For any brain region, may the reported values be used to quantitatively compare the mRNA expression of two genes?
Hi @PZF, could you please be more specific about which atlas(es) you are referring to. Thanks!
Sorry, I was referring to the Allen Brain Atlas
Hi @PZF ! There are over a dozen types of Allen Brain Atlases; can you provide a URL or a description of which atlas you are using, so we can better address your question? For example, Adult Mouse Brain? Adult Human Brain? In situ Hybridization (ISH)? scRNA-Seq? Microarray? The ISH data is only semi-quantitative, for example.
Thanks for your answer.
It’s for the Adult Human Brain. I would like to be sure that I can quantitatively compare the mRNA transcripts of two different genes in the same region. I know these are normalized values, but if I want to compare, say, the Serotonin receptor A and the Serotonin receptor B in a given region, and I see that the transcripts of A have a value of 10 and the transcripts of B have a value of 5, can I conclude that in the region there are twice as many A receptors as B (assuming no post-transcriptional changes take place)?
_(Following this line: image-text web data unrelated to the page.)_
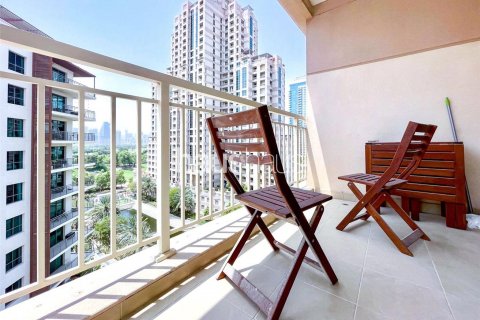 Apartment in The Views, Dubai, UAE 2 bedrooms, 136 sq.m. № 625739 - photo 4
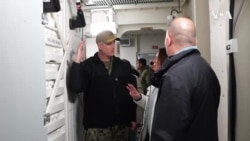 Nova američka baza u Poljskoj, snažnija NATO odbrana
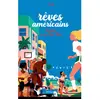 Thierry Magnier Eds Rêves américains
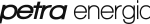 Petra Eenergia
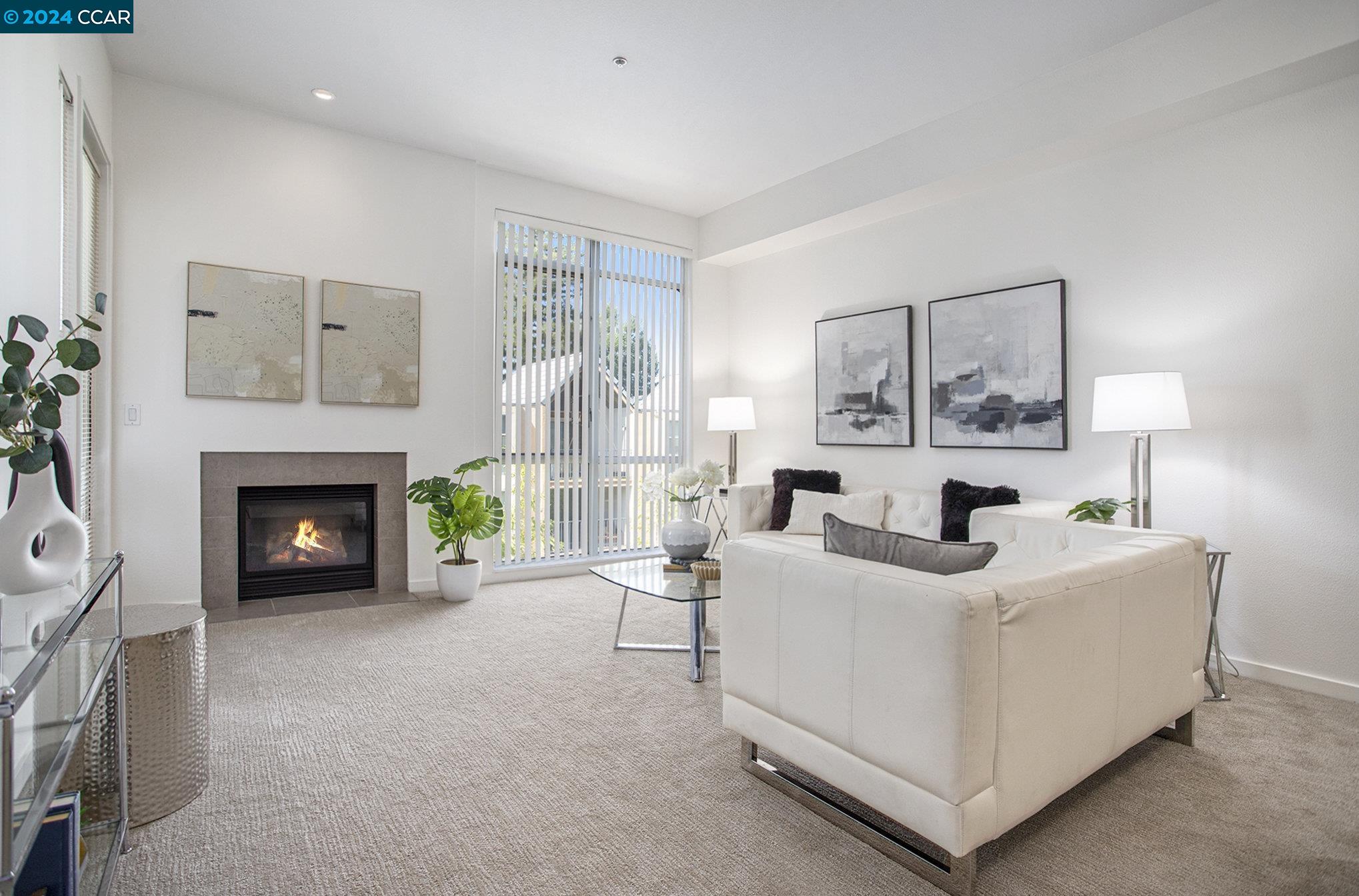 1655 N CALIFORNIA # 434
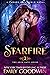 Starfire (Grim Gate #2)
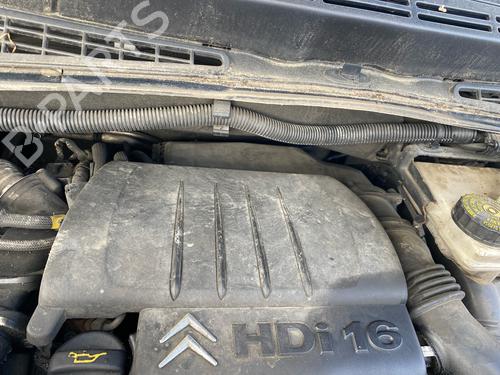 caja-filtro-de-aire-citroen-xsara-picasso-n68-1999-2000-2001-2002-2003-2004-2005-2006-2007-2008-2009-2010-2011-2012-34143240 main image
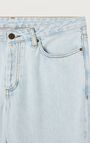 Herencarrot jeans Joybird, BLEACHED, hi-res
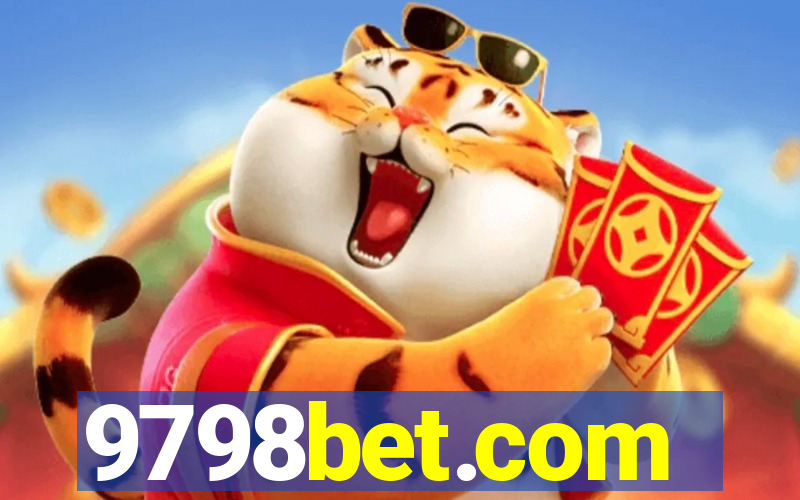 9798bet.com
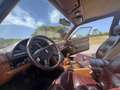 Maserati Biturbo 2500 ES Rot - thumbnail 17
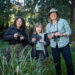 Gardening Australia Junior on ABC Kids and ABC iview S3E17
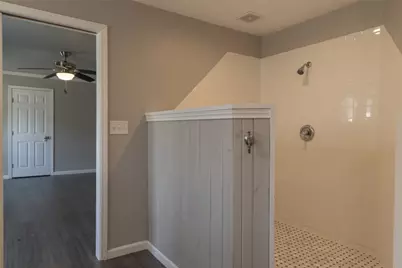 120 Erskine Ferry Road, Seguin, TX 78155 - Photo 15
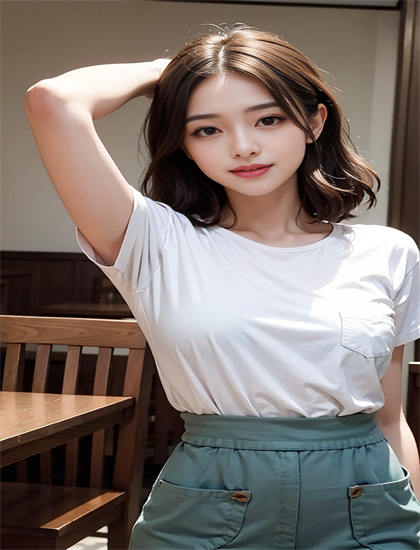 重启之蛇骨佛蜕免费观看_妈妈在等你电视剧免费观看_棒球部女子动漫在线观看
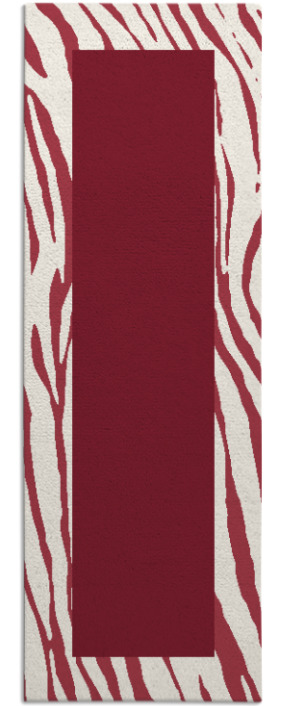 Makula Rug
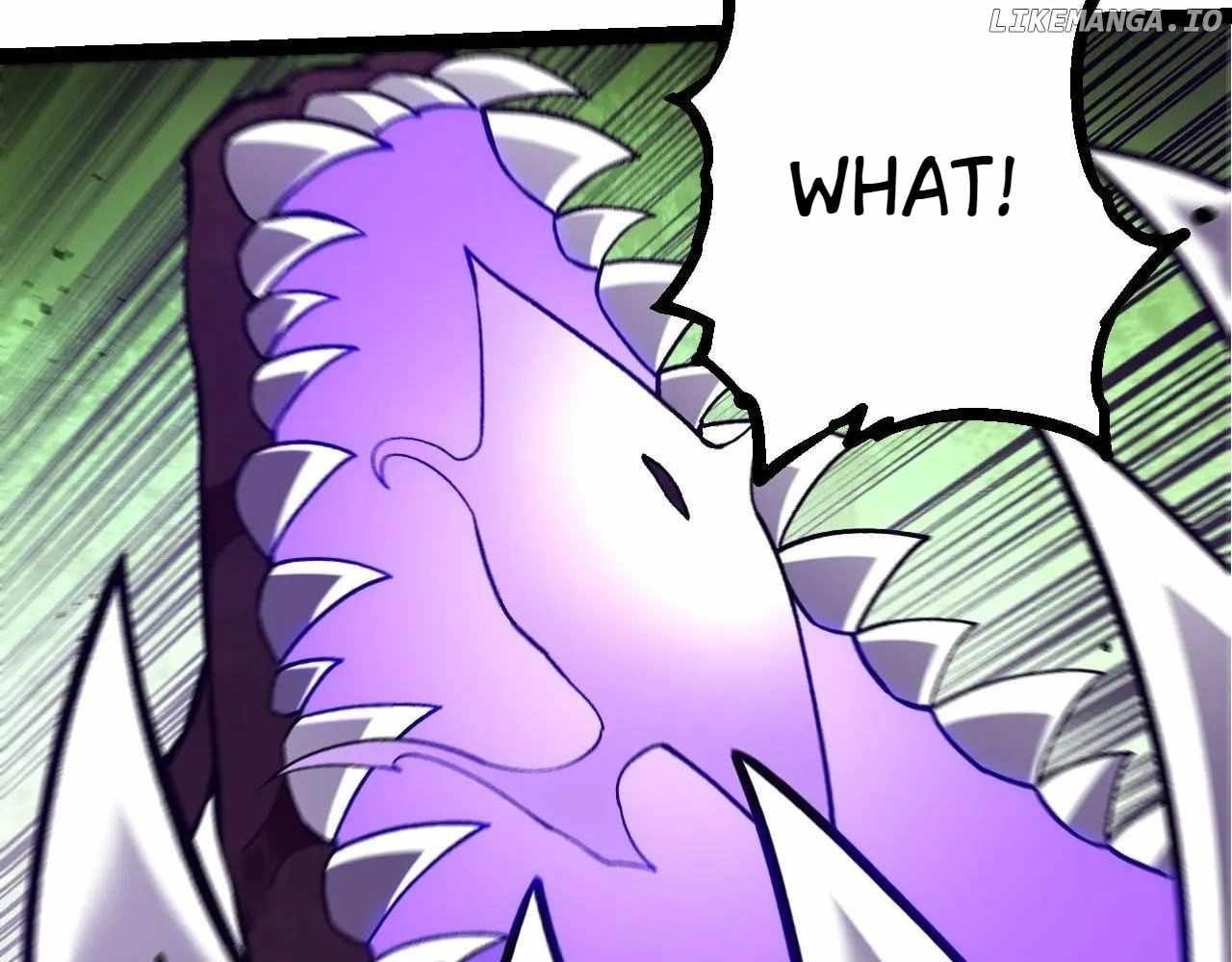 Evolution Begins With a Big Tree - Chapter 367 Page 78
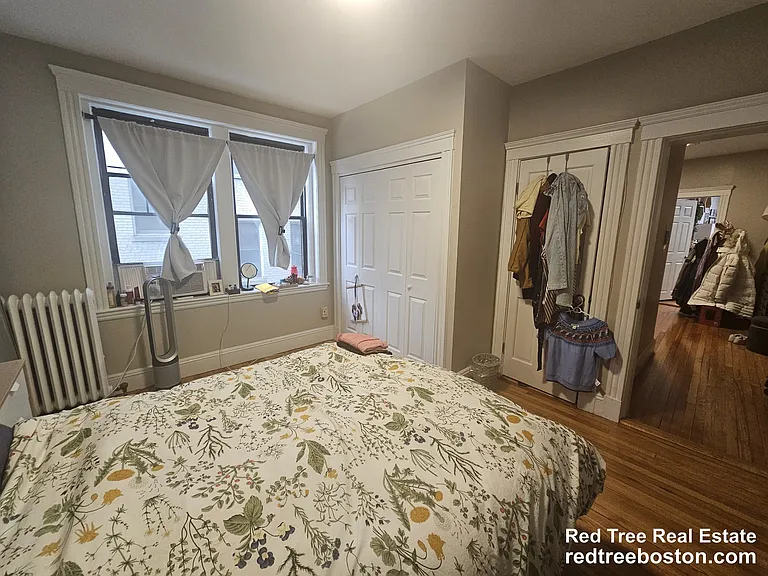 370 Chestnut Hill Ave #35 — Photo 23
Hi @PZF. The short answer is you can qualitatively, but not quantitatively compare these values (so you can believe obvious binary differences, but not subtle ones). You can do a semi-quantitative comparison by scaling expression of some probes based on RNAseq data. This topic has been addressed a bit more in this forum post.
Thanks for your answer. So if I understand correctly, I can quantitatively compare the same probe across different regions and across different brains, but I cannot compare probes for different genes, unless I normalize over RNAseq (which improves, but not entirely solves, the quantification problems). Am I right?